7.       1.7. In relation to Personal Data processed by Supplier under the Agreement, Supplier shall co- operate with Purchaser to the extent reasonably necessary to enable Purchaser to adequately discharge its responsibility as a Data Controller under Data Protection Legislation, including without limitation that Supplier shall cooperate and provide Purchaser with such reasonable assistance as Purchaser requires in relation to preparation of data protection impact assessments to the extent required under the Data Protection Legislation.

8.       1.8. Supplier shall provide such co-operation as Purchaser reasonably considers to be necessary to enable Purchaser to audit and verify Supplier’s compliance with this Schedule 2 from time to time. Such co-operation may include helping Purchaser to carry out risk assessments of Supplier’s data processing operations, in particular providing information about, and permitting Purchaser to inspect, those operations.

9.       1.9. No Personal Data processed by Supplier pursuant to the Agreement shall be exported outside the European Economic Area and/or the UK without the prior written permission of Purchaser.
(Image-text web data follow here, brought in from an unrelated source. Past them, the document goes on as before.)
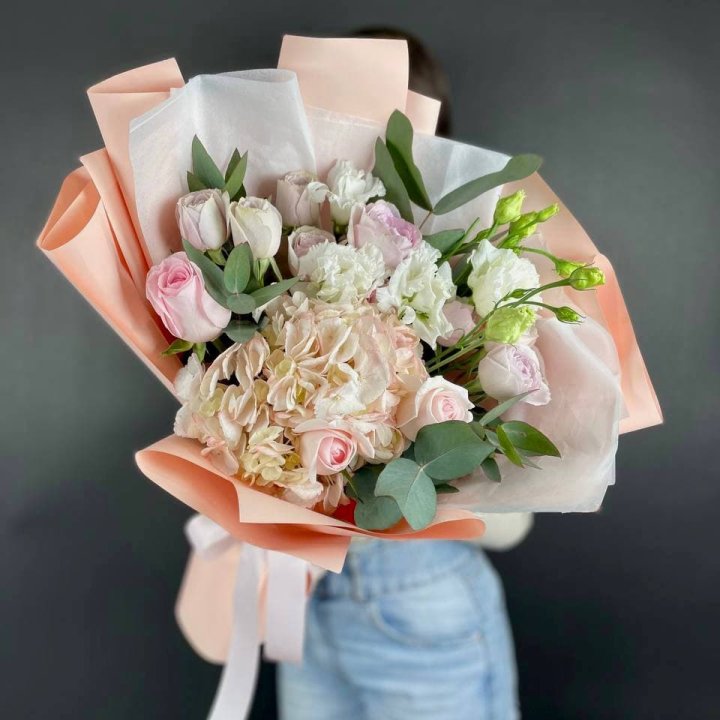 Букет с гортензией "Клодс" в Рыбинске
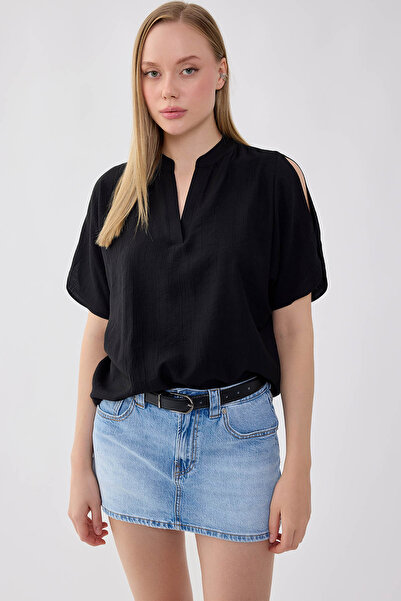 Vitrin Crinkle Fabric Sleeve Detailed Blouse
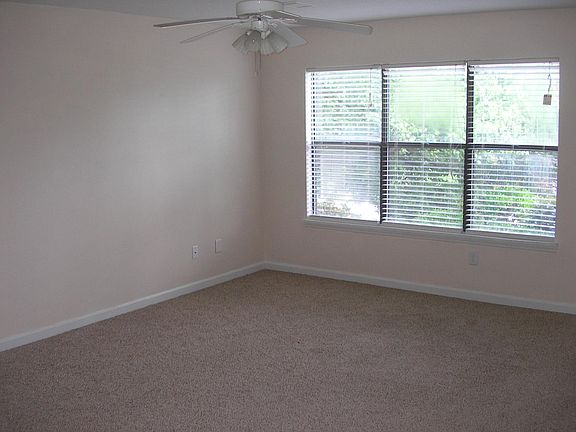 4th image of 100 Brighton Hill Cir Unit A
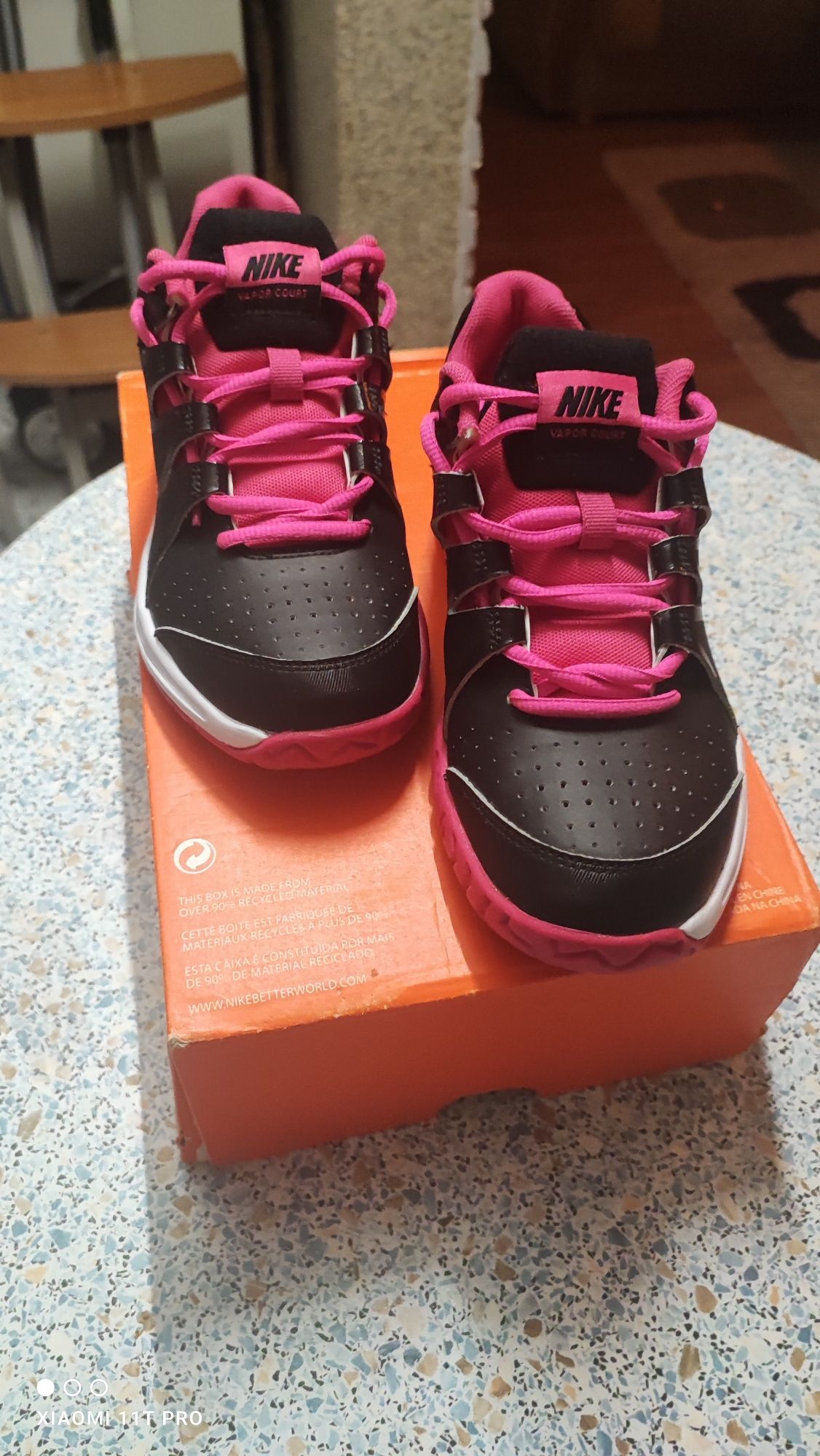 Adidasy Buty Nike Capri court GS nowe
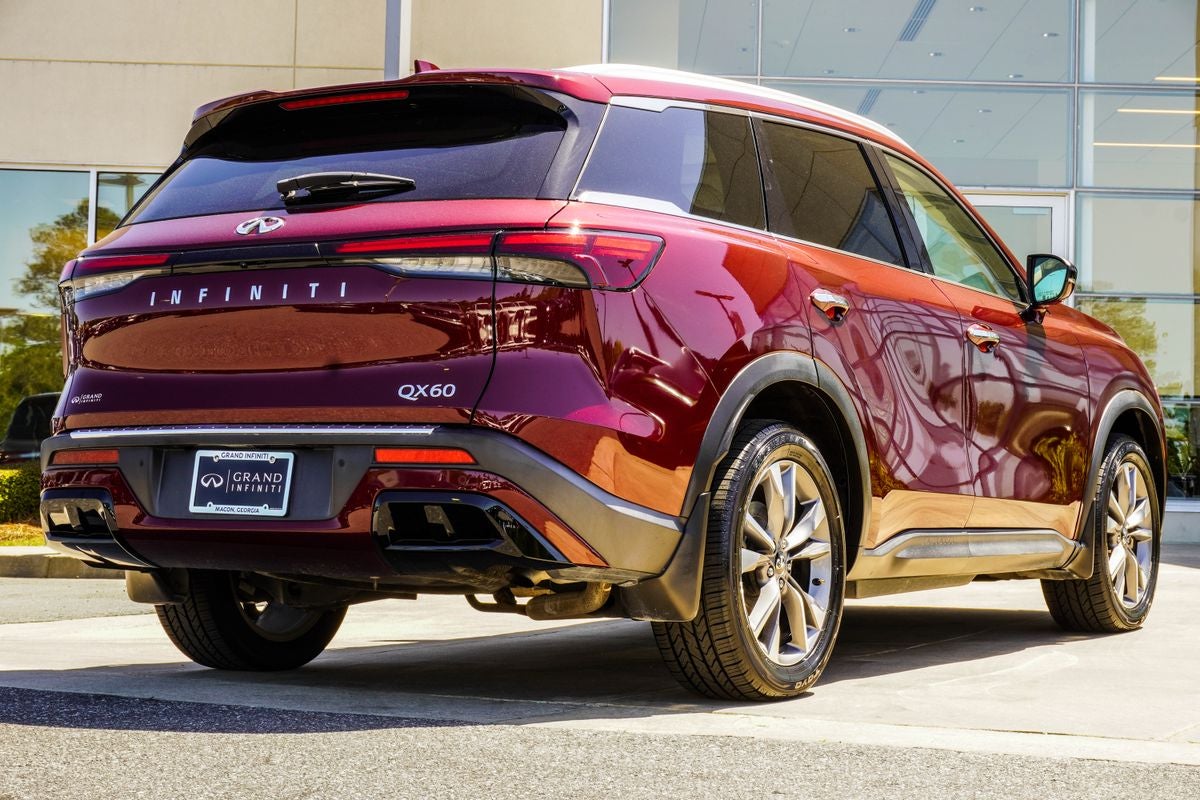 2023 INFINITI QX60 LUXE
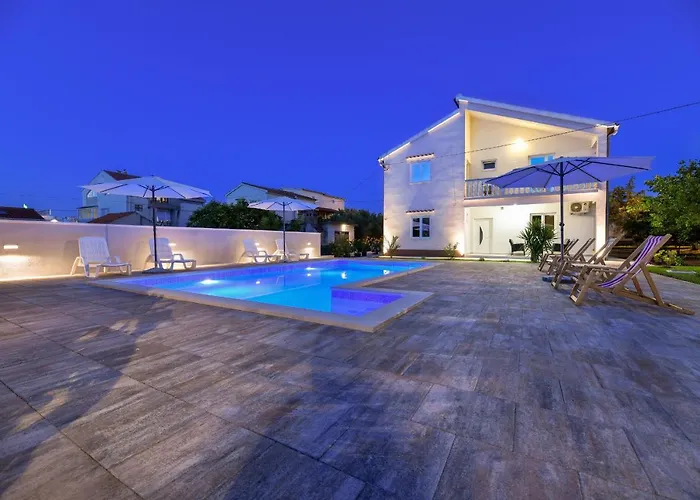 Pool House Luka Appartamento *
Where that permission is given it will be conditional on any export being done on the terms of a binding agreement incorporating the EU standard clauses on the transfer of Personal Data from Data Controller to Data Processor entered into between Purchaser and Supplier (or any other valid transfer mechanism under Data Protection Legislation with Purchaser’s prior written consent). Supplier agrees to accept any modifications to such standard clauses which are necessary to comply with Laws applicable to such data transfer. Such binding agreement shall be without prejudice to the rights of Purchaser under this Agreement.
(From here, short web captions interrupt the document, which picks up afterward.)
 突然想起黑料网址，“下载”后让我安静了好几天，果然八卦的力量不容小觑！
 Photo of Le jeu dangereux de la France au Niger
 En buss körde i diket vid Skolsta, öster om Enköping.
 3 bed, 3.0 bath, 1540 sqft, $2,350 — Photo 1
1.10. On termination or expiry of the Agreement, at Purchaser’s request, Supplier shall delete or return to Purchaser all Personal Data processed on behalf of Purchaser, and Supplier shall delete existing copies of such Personal Data except where necessary to retain such Personal Data strictly for the purposes of compliance with Law.

1.11. In no event may Supplier subcontract the processing of any Personal Data which Supplier processes on Purchaser’s behalf, without the prior written consent of Purchaser. Where that consent is given it will be conditional upon Supplier having executed a written contract with the third party which contains terms for the protection of Personal Data which are no less protective than the terms set out in this Schedule 2. For the avoidance of doubt, if Supplier engages a sub- processor, Supplier shall remain liable to Purchaser for the performance of the sub-processor’s obligations under Data Protection Legislation or any acts or omissions of the sub-processor.
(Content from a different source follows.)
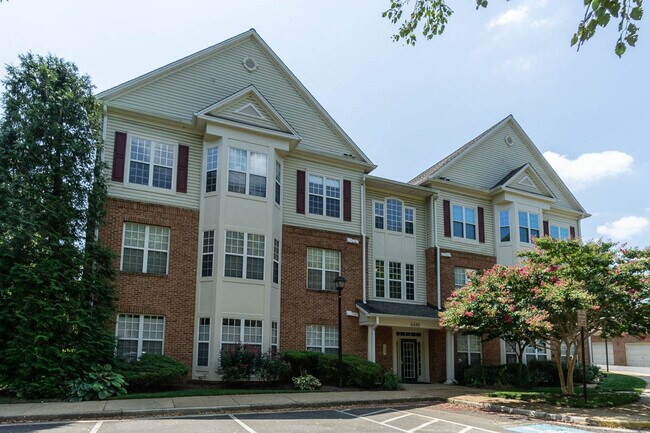 Building Photo - 6495 Tayack Pl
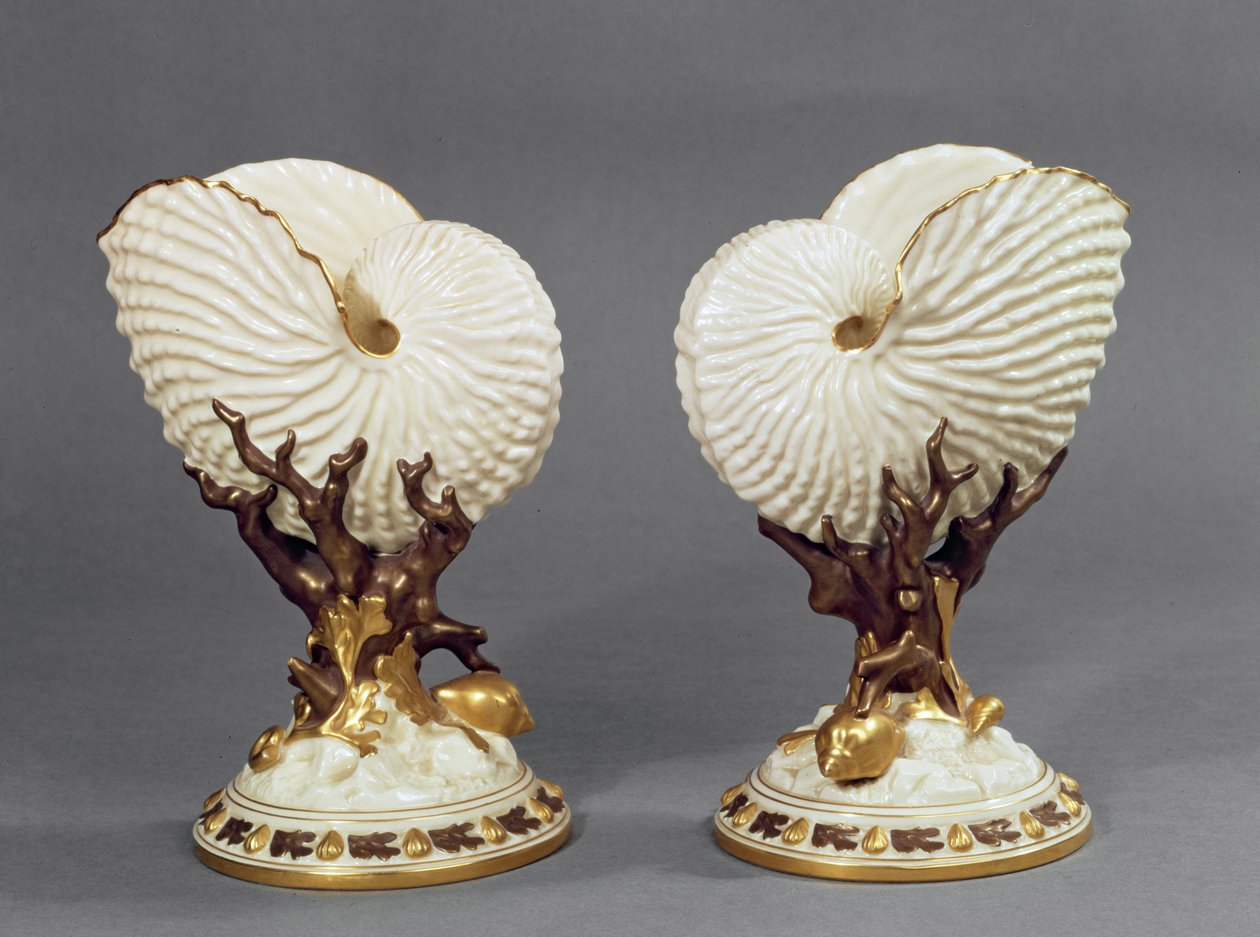 Paar Worcester vazen in de vorm van Nautilusschelpen, 1880 door James Hadley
1.12. Supplier undertakes to provide training as necessary from time to time to its personnel with respect to Supplier’s obligations in this Schedule 2 to ensure that its personnel are aware of and comply with such obligations.

1.13. Supplier shall ensure that any Supplier personnel with access to Personal Data are bound by confidentiality obligations in respect of access, use or processing of such Personal Data.

1.14. Purchaser agrees and acknowledges that Supplier is reliant upon Purchaser for direction as to the extent to which Supplier is entitled to use and process Personal Data disclosed by Purchaser. Accordingly, Supplier shall not be liable for any claim brought by a Data Subject arising from any act or omission by Supplier, to the extent that any such act or omission results from Purchaser’s instructions.